Pour reconnaître si le mercure a fait tout son effet, on prend une petite portion de la grande table ou caxon, on la délaie et lave dans un bassin de bois ; la couleur du mercure qui reste au fond indique son effet : s’il est noirâtre, on juge que le mélange est trop chaud et on ajoute du sel au caxon pour le refroidir ; mais si le mercure est blanchâtre ou blanc, on peut présumer que l’amalgame est fait en entier ; alors on transporte la matière du caxon dans les lavoirs où tombe une eau courante ; on la lave jusqu’à ce qu’il ne reste que le métal sur le fond des lavoirs qui sont garnis de cuir. Cet amalgame d’argent et de mercure, que l’on nomme pella, doit être mis dans des chausses de laine pour laisser égoutter le mercure ; on serre ces chausses et on les presse même avec des pièces de bois pour l’en faire sortir autant qu’il est possible ; après quoi, comme il reste encore beaucoup de mercure mêlé à l’argent, on verse cet amalgame dans un moule de bois en forme de pyramide tronquée à huit pans, et dont le fond est une plaque de cuivre percée de plusieurs petits trous. On foule et presse cette matière pella dans ces moules pour en faire des masses qu’on appelle pignes. On lève ensuite le moule, et l’on met la pigne avec sa base de cuivre sur un grand vase de terre rempli d’eau et sous un chapiteau de même terre, sur lequel on fait un feu de charbon qui fait sortir en vapeurs le mercure contenu dans la pigne ; cette vapeur tombe dans l’eau et y reprend la forme de mercure coulant : après cela, la pigne n’est plus qu’une masse poreuse, friable et composée de grains d’argent contigus qu’on porte à la monnaie pour la fondre[1].

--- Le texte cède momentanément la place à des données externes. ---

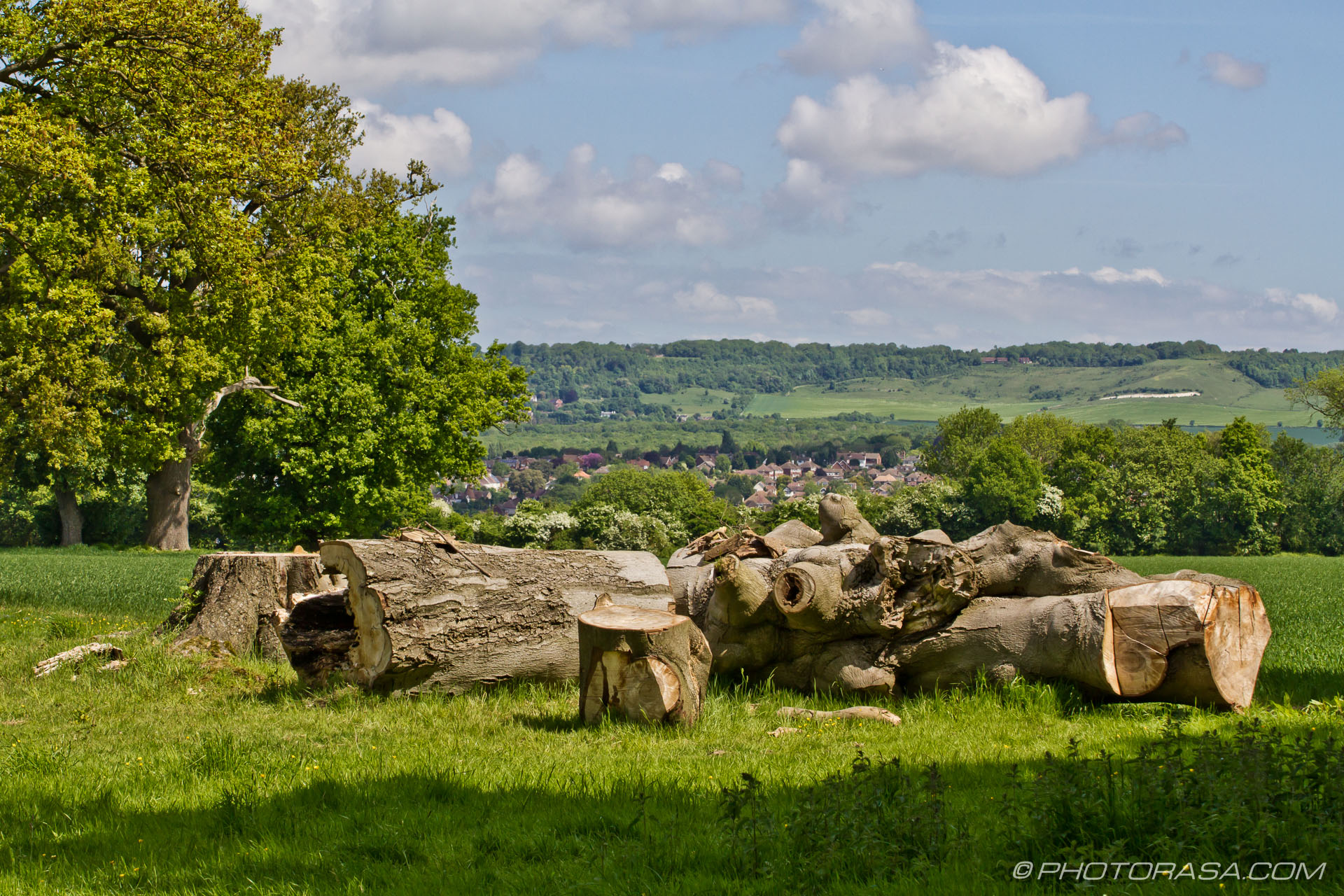 http://photorasa.com/countryside-otham/tree-lumber-in-otham/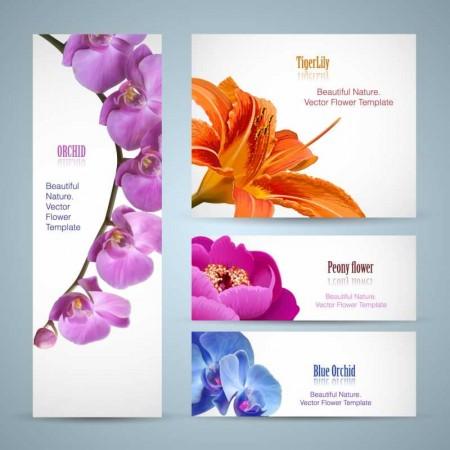 Vivid-with-flower-banner-design-vector-01-450x450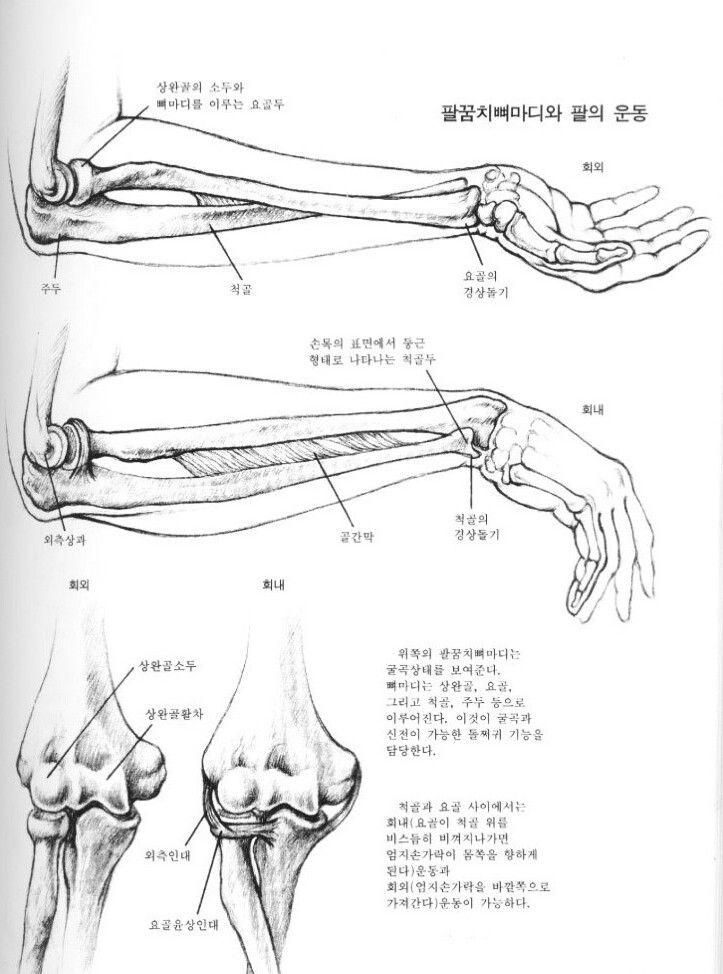 팔의 운동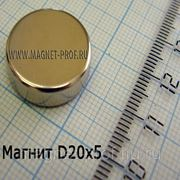 Неодимовый магнит 20х5мм. фото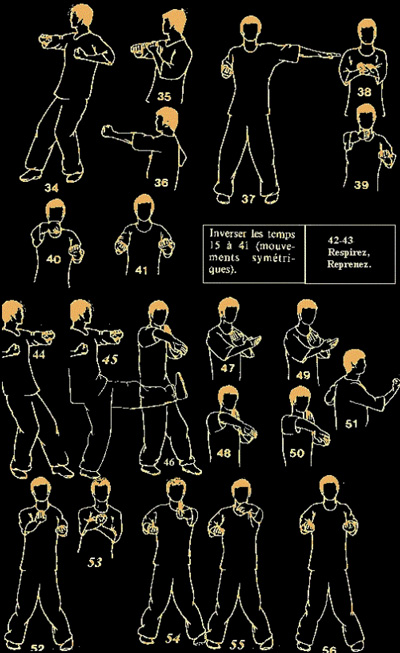 learn wing chun at home for free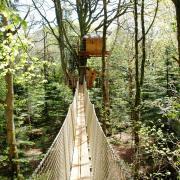 Tree house Nid-Clos
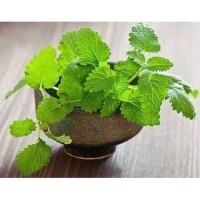 Bibit / Benih Biji Tanaman Herbal Daun Mint Spearmint Isi 100 Biji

Frézier ajoute à cette description dont je viens de donner l’extrait quelques autres faits intéressants sur la différence des mines ou minerais d’argent : celui qui est blanc et gris, mêlé de taches rousses ou bleuâtres, est le plus commun dans les minières de Lipès ; on y distingue à l’œil simple des grains d’argent quelquefois disposés dans la pierre en forme de petites palmes. Mais il y a d’autres minerais où l’argent ne paraît point, entre autres un minerai noir, dans lequel on n’aperçoit l’argent qu’en raclant ou entamant sa surface ; ce minerai, qui a si peu d’apparence et qui souvent est mêlé de plomb, ne laisse pas d’être souvent plus riche et coûte moins à travailler que le minerai blanc ; car, comme il contient du plomb qui enlève à la fonte toutes les impuretés, l’on n’est pas obligé d’en faire l’amalgame avec le mercure : c’était de ces minières d’argent noir que les anciens Péruviens tiraient leur argent. Il y a d’autres minerais d’argent de couleurs différentes, un qui est noir, mais devient rouge en le mouillant ou le grattant avec du fer ; il est riche, et

  1. Frézier, Histoire générale des Voyages, t. XIII, p. 59.